EXERCISE DETAILS -
Copy the rows below word for word, starting at the very first line and stopping after the line that contains "0.08 metres".

SUPPLIED DATA -

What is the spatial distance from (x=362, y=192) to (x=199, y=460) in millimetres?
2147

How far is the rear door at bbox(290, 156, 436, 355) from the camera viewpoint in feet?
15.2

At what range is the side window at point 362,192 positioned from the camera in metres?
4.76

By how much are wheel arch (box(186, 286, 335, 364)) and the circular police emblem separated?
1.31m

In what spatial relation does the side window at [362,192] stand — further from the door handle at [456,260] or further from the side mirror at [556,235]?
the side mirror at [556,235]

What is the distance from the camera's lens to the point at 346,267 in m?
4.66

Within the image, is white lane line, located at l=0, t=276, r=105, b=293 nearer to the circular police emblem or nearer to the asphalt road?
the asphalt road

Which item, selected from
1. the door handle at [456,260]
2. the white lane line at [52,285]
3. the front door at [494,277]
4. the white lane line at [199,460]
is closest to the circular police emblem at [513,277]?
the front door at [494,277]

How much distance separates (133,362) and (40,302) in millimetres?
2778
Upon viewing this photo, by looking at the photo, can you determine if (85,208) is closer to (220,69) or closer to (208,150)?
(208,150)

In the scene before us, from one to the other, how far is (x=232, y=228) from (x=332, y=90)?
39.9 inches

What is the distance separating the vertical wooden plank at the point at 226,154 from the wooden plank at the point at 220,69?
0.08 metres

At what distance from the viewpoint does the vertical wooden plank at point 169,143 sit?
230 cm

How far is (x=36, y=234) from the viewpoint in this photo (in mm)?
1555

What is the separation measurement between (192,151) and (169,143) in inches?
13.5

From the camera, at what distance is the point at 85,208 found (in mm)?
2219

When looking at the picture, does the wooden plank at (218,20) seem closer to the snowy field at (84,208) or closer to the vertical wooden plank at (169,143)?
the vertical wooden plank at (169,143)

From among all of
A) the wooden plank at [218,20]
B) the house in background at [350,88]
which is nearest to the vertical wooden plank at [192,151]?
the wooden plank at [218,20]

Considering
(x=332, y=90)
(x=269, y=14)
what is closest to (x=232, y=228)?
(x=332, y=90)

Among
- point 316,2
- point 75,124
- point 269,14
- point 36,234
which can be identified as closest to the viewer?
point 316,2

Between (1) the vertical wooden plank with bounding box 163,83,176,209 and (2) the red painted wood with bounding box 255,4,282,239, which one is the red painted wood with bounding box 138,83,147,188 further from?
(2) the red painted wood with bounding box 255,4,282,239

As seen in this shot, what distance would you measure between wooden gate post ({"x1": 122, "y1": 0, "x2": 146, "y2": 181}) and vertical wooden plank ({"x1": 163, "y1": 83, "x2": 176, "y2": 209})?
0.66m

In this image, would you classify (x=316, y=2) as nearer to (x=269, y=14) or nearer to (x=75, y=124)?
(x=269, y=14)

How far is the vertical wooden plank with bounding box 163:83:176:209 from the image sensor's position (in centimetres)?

EXERCISE ANSWER -
What is the spatial distance from (x=362, y=192) to (x=199, y=460) in millimetres?
2147

How far is the rear door at bbox(290, 156, 436, 355) from the camera viewpoint in feet?
15.2

At what range is the side window at point 362,192 positioned from the camera in metres?
4.76

By how much are wheel arch (box(186, 286, 335, 364)) and the circular police emblem separated?
1.31m

In what spatial relation does the side window at [362,192] stand — further from the door handle at [456,260] or further from the side mirror at [556,235]?
the side mirror at [556,235]

What is the distance from the camera's lens to the point at 346,267 in m?
4.66

Within the image, is white lane line, located at l=0, t=276, r=105, b=293 nearer to the circular police emblem or nearer to the asphalt road?
the asphalt road

Which item, selected from
1. the door handle at [456,260]
2. the white lane line at [52,285]
3. the front door at [494,277]
4. the white lane line at [199,460]
is closest to the circular police emblem at [513,277]?
the front door at [494,277]

How much distance separates (133,362) and (40,302) in millimetres?
2778
Upon viewing this photo, by looking at the photo, can you determine if (85,208) is closer to (220,69) or closer to (208,150)?
(208,150)

In the scene before us, from one to the other, how far is (x=232, y=228) from (x=332, y=90)?
39.9 inches

What is the distance separating the vertical wooden plank at the point at 226,154 from the wooden plank at the point at 220,69?
0.08 metres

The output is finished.